Interactive Surrogate Modelling

In this notebook we: + define a problem consisting of parameters to vary with ranges and an objective function + sample the problem space + define an Evaluator by linking the problem to an EnergyPlus model + run the Evaluator for the samples + train a surrogate model over the samples + explore the design space using an interactive plot that queries the surrogate model

import numpy as np
import pandas as pd
import seaborn as sns
from besos import eppy_funcs as ef, sampling
from besos.evaluator import EvaluatorEP
from besos.parameters import FieldSelector, Parameter, RangeParameter
from besos.problem import EPProblem
from ipywidgets import FloatSlider, interact
from matplotlib import pyplot as plt
from sklearn import linear_model, pipeline
from sklearn.preprocessing import StandardScaler

Parameters and Objectives

We start by defining Parameters that govern how we would like to modify the building. Here they are the solar heat gain coefficient and the lighting power density.

parameters = [
    Parameter(
        FieldSelector(
            object_name="NonRes Fixed Assembly Window",
            field_name="Solar Heat Gain Coefficient",
        ),
        value_descriptor=RangeParameter(0.01, 0.99),
    ),
    Parameter(
        FieldSelector("Lights", "*", "Watts per Zone Floor Area"),
        value_descriptor=RangeParameter(8, 12),
        name="Lights Watts/Area",
    ),
]

/home/user/.local/lib/python3.7/site-packages/besos/parameters.py:425: FutureWarning: Use value_descriptors instead of value_descriptor.
  FutureWarning("Use value_descriptors instead of value_descriptor.")

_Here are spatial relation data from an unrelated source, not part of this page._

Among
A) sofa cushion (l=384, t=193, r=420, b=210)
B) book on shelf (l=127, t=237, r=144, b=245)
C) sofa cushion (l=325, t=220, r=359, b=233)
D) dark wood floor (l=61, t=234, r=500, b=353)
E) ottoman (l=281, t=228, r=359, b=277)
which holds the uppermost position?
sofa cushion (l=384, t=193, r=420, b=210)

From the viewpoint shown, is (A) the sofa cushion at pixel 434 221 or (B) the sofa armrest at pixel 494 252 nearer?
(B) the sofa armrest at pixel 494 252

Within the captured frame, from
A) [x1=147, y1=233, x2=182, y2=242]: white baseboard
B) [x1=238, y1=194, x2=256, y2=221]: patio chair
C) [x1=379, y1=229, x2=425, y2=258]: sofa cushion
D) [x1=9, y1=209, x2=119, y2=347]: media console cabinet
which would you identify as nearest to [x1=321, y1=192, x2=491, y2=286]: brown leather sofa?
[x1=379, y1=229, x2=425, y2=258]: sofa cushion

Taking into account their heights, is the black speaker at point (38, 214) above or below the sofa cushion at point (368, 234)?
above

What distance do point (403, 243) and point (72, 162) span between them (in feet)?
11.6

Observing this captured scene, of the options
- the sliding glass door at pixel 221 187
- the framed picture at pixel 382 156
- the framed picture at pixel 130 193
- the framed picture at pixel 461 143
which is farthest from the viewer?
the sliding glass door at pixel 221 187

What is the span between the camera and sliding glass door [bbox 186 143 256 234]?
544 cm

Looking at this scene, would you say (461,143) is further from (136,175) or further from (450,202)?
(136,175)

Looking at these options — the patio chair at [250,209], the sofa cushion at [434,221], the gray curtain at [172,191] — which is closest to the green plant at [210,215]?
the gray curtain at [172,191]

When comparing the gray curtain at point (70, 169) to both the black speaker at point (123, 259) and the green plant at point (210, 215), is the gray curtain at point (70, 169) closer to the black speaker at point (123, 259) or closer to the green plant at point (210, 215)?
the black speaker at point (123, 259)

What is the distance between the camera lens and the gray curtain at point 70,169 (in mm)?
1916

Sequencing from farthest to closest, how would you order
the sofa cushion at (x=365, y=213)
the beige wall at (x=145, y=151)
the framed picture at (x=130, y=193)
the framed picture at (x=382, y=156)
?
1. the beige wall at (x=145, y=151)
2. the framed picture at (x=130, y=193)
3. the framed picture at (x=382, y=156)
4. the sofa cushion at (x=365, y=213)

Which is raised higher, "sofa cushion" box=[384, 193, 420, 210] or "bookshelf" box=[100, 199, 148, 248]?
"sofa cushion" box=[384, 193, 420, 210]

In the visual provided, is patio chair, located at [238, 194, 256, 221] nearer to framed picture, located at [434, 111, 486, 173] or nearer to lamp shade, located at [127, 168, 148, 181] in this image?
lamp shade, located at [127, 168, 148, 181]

Now, we specify that we would like to optimize for electricity use of the entire facility. We then bundle all of this information together.

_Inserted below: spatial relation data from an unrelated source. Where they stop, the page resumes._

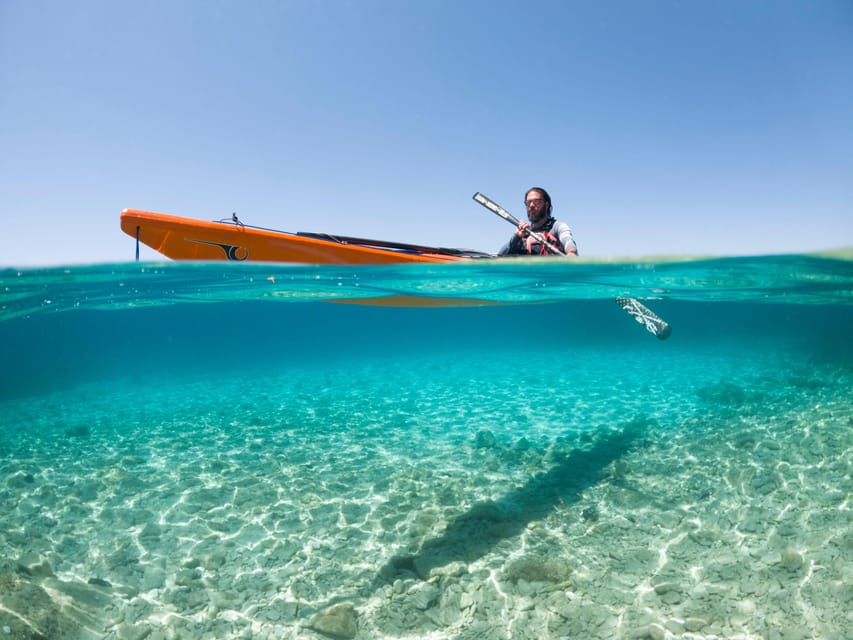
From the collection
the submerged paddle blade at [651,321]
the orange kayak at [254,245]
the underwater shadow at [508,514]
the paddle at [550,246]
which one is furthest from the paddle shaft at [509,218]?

objectives = ["Electricity:Facility"]

problem = EPProblem(parameters, objectives)

Sampling

We need to generate samples on which to train a surrogate model. The sampler uses Latin Hypercube Sampling to distribute the samples in the design space defined by the Parameters. We can check how well distributed they are using describe().

inputs = sampling.dist_sampler(sampling.lhs, problem, 5)
inputs.describe()  # properties of the sample set

	RangeParameter [0.01, 0.99]	Lights Watts/Area
count	5.000000	5.000000
mean	0.526836	10.015865
std	0.346252	1.455874
min	0.168450	8.067549
25%	0.225623	9.405653
50%	0.486488	9.821539
75%	0.793737	10.900807
max	0.959882	11.883777

Building model

Next we load an EnergyPlus model. The example is a small office, or we could pass in the IDF filename.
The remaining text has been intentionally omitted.